KreAsik – 18 Juni 2026 | Presiden Amerika Serikat, Donald Trump, baru-baru ini mengungkapkan bahwa keputusannya untuk mendukung perjanjian Iran dipengaruhi oleh kinerja pasar saham. Menurut Trump, setiap kali terdapat kemajuan dalam perundingan, harga saham meningkat, dan setiap kali perundingan terhambat, harga saham jatuh. Ini menunjukkan bahwa pasar saham bereaksi terhadap setiap sinyal yang keluar dari perundingan.
Trump membuat pernyataan ini dalam sebuah konferensi G7 di Prancis, beberapa jam setelah mengumumkan perjanjian dengan Iran. Ia menyebutkan bahwa kenaikan harga saham merupakan bukti bahwa perjanjian tersebut efektif dan merupakan alasan ia memilih untuk bernegosiasi daripada melanjutkan serangan.

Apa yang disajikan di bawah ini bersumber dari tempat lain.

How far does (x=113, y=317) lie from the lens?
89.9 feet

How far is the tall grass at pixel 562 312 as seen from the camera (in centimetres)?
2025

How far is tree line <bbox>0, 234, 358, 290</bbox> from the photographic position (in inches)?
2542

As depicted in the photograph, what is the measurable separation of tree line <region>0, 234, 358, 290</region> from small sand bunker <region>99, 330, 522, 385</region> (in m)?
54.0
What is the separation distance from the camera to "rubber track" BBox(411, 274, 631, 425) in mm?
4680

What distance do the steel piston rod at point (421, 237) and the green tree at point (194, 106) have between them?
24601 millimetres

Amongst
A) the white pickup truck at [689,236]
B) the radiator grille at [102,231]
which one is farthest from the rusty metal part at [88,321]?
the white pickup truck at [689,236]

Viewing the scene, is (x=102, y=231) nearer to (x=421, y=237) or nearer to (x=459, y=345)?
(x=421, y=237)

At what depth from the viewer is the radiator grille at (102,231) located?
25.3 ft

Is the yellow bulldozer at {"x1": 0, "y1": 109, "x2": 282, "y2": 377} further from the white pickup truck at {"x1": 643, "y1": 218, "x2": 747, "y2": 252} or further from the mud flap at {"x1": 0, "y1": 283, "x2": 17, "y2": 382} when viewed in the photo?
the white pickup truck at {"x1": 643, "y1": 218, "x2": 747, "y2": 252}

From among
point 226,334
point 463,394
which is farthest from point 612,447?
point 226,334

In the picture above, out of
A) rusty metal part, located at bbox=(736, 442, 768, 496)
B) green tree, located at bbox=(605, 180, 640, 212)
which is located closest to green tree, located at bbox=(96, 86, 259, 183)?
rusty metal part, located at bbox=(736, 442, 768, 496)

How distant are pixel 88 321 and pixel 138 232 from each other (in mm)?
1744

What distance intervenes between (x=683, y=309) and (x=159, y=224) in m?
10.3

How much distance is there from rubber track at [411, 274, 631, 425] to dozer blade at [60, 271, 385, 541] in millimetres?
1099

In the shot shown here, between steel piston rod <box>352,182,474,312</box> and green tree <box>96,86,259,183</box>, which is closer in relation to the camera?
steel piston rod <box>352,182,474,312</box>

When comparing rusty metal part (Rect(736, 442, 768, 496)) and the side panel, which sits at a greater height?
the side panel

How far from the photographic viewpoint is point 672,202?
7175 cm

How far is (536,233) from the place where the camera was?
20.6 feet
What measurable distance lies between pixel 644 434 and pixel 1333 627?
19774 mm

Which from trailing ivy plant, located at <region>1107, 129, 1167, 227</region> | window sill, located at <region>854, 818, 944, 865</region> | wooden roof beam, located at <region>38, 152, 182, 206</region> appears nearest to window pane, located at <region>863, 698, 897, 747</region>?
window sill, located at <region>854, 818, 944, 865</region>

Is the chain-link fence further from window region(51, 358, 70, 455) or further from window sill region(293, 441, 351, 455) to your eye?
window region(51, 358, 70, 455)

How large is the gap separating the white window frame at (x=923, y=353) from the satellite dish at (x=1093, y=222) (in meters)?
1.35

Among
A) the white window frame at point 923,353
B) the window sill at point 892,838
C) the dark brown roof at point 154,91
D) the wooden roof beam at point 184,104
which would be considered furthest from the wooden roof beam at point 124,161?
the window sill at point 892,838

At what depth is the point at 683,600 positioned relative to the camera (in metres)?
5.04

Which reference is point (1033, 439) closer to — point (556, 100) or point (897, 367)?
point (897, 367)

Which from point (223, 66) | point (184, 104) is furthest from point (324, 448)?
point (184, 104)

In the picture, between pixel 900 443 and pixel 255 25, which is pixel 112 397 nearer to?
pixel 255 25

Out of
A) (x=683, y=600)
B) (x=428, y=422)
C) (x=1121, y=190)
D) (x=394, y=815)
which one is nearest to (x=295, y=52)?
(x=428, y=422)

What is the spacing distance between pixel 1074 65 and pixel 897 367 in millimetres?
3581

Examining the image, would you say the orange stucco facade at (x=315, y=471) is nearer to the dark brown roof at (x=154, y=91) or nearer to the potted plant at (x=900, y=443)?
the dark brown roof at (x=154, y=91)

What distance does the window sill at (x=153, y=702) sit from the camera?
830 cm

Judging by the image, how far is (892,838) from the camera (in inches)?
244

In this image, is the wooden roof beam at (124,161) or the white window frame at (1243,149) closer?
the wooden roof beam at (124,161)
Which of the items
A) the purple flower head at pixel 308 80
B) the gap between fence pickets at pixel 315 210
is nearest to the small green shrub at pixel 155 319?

Trump juga mengatakan bahwa pasar saham tetap stabil selama serangan terhadap Iran, yang menurutnya menunjukkan bahwa perekonomian Amerika Serikat sangat tangguh. Ia juga membandingkan keputusannya dengan keputusan presiden sebelumnya, Herbert Hoover, yang menaikkan pajak dan suku bunga terlalu cepat, sehingga menyebabkan Depresi Besar.
Baca Juga:
Trump yakin bahwa perjanjian dengan Iran akan terus meningkatkan harga saham dan perekonomian dunia. Ia juga memprediksi bahwa harga energi akan turun dan lalu lintas di Selat Hormuz akan kembali normal, sehingga meningkatkan kemakmuran dunia.
Bagi mata uang kripto, seperti Bitcoin, perjanjian ini juga dapat memiliki dampak positif. Bitcoin telah meningkatkan nilainya setelah perjanjian tersebut diumumkan, dan beberapa analis memprediksi bahwa harga Bitcoin akan terus meningkat seiring dengan meningkatnya kepercayaan investor.
Dalam kesimpulan, keputusan Trump untuk mendukung perjanjian Iran dipengaruhi oleh kinerja pasar saham dan keinginannya untuk meningkatkan perekonomian Amerika Serikat. Perjanjian ini dapat memiliki dampak positif bagi perekonomian dunia dan mata uang kripto, tetapi masih banyak ketidakpastian yang perlu diatasi.